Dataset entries
^^^^^^^^^^^^^^^^
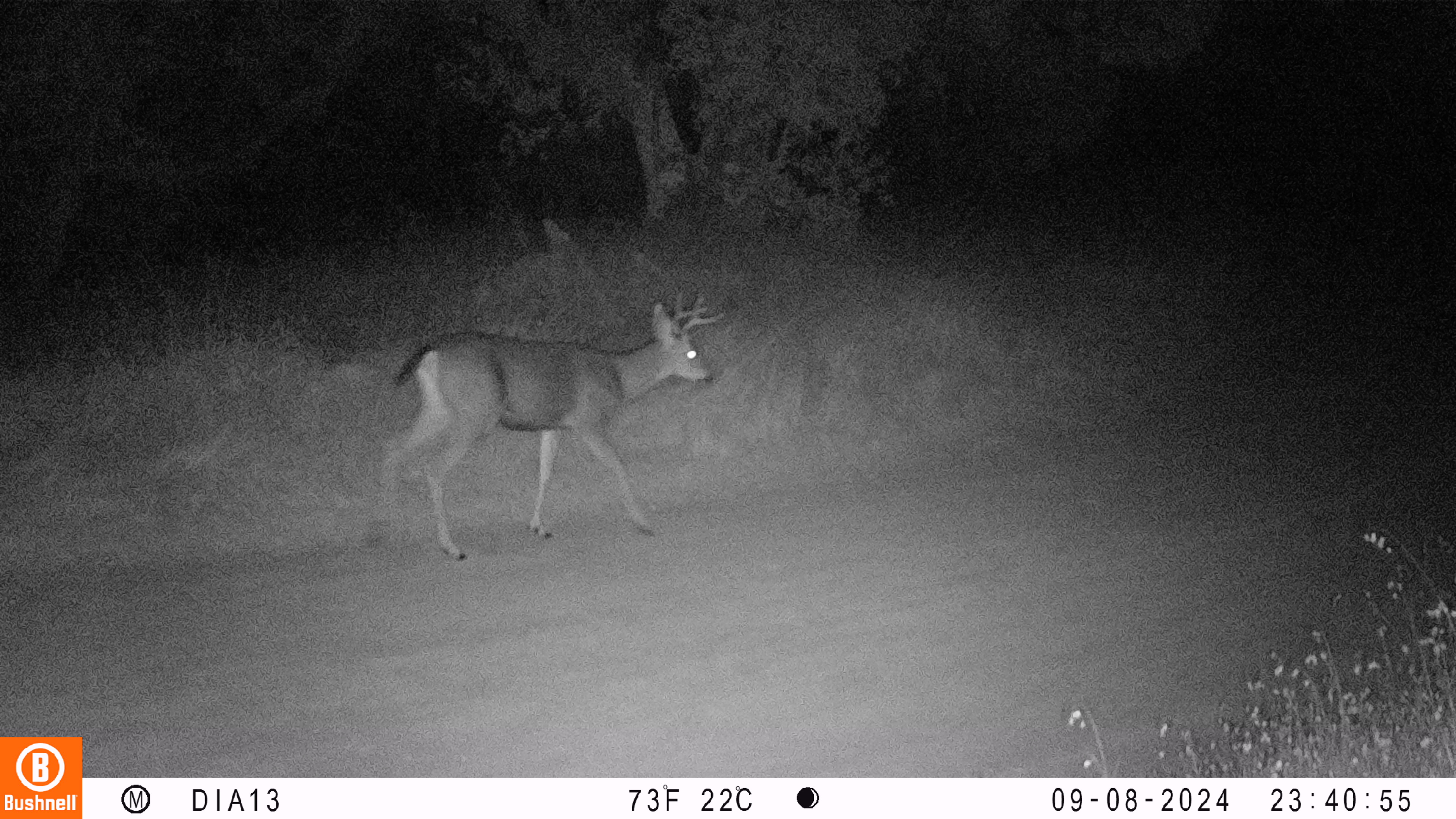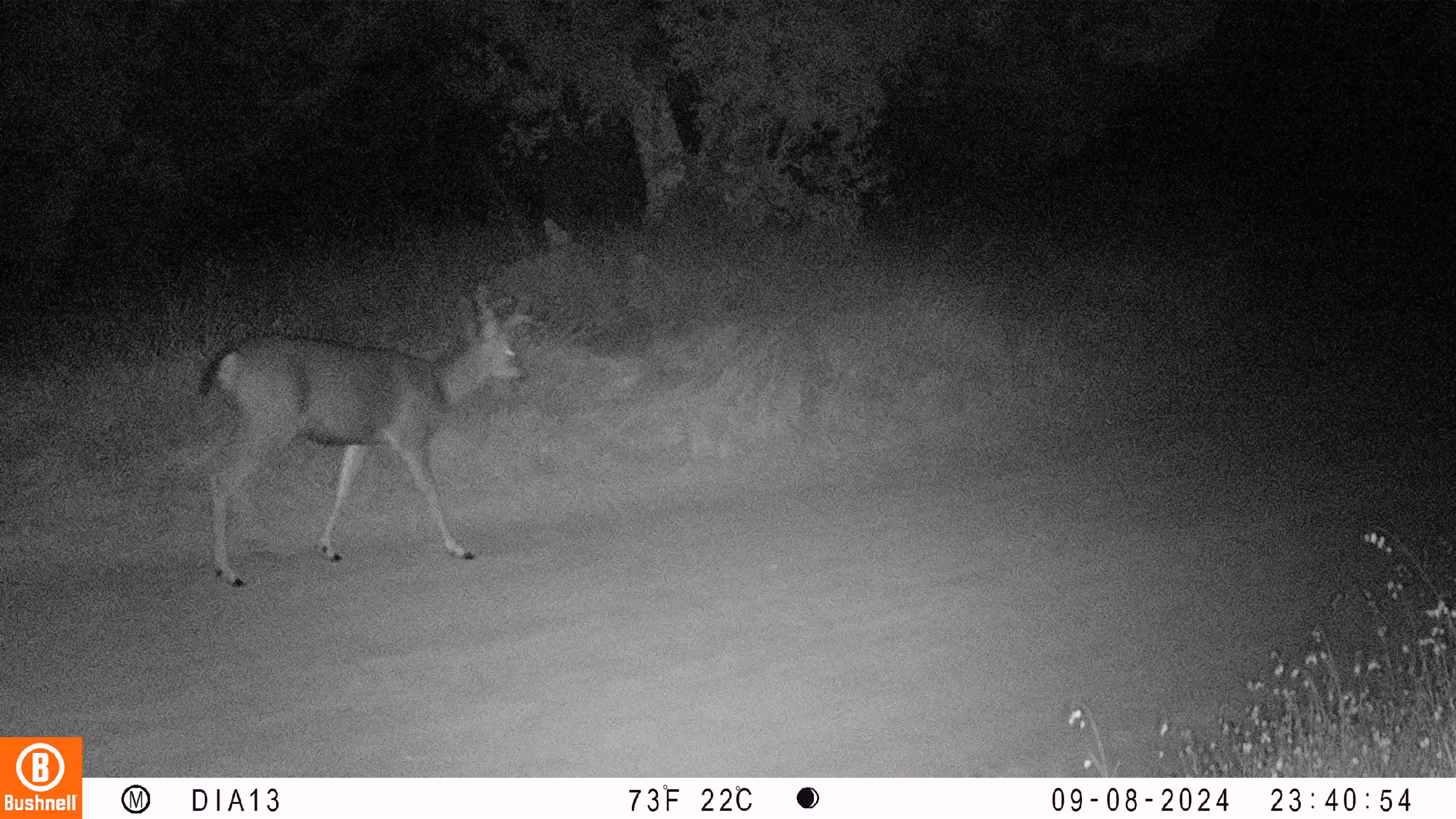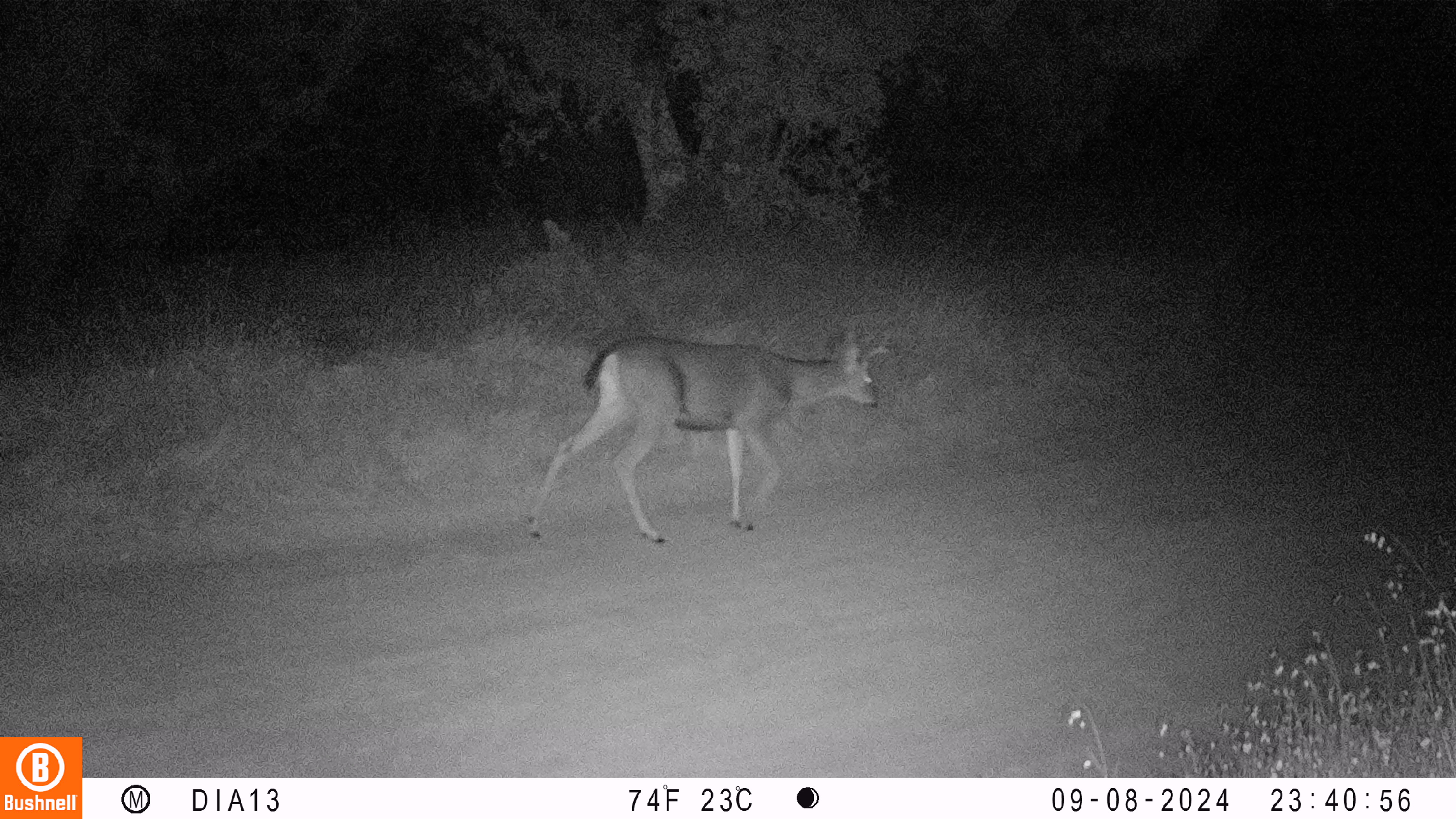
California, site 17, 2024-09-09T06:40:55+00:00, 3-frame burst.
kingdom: Animalia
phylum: Chordata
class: Mammalia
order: Artiodactyla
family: Cervidae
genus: Odocoileus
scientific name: Odocoileus hemionus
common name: mule deer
Mule deer (Odocoileus hemionus).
^^^^^^^^^^^^^^^^
## Instructions to follow:
Only text belongs in the copy: repeat each line of the data exactly and leave out the pictures.

## Result of this task:
California, site 17, 2024-09-09T06:40:55+00:00, 3-frame burst.
kingdom: Animalia
phylum: Chordata
class: Mammalia
order: Artiodactyla
family: Cervidae
genus: Odocoileus
scientific name: Odocoileus hemionus
common name: mule deer
Mule deer (Odocoileus hemionus).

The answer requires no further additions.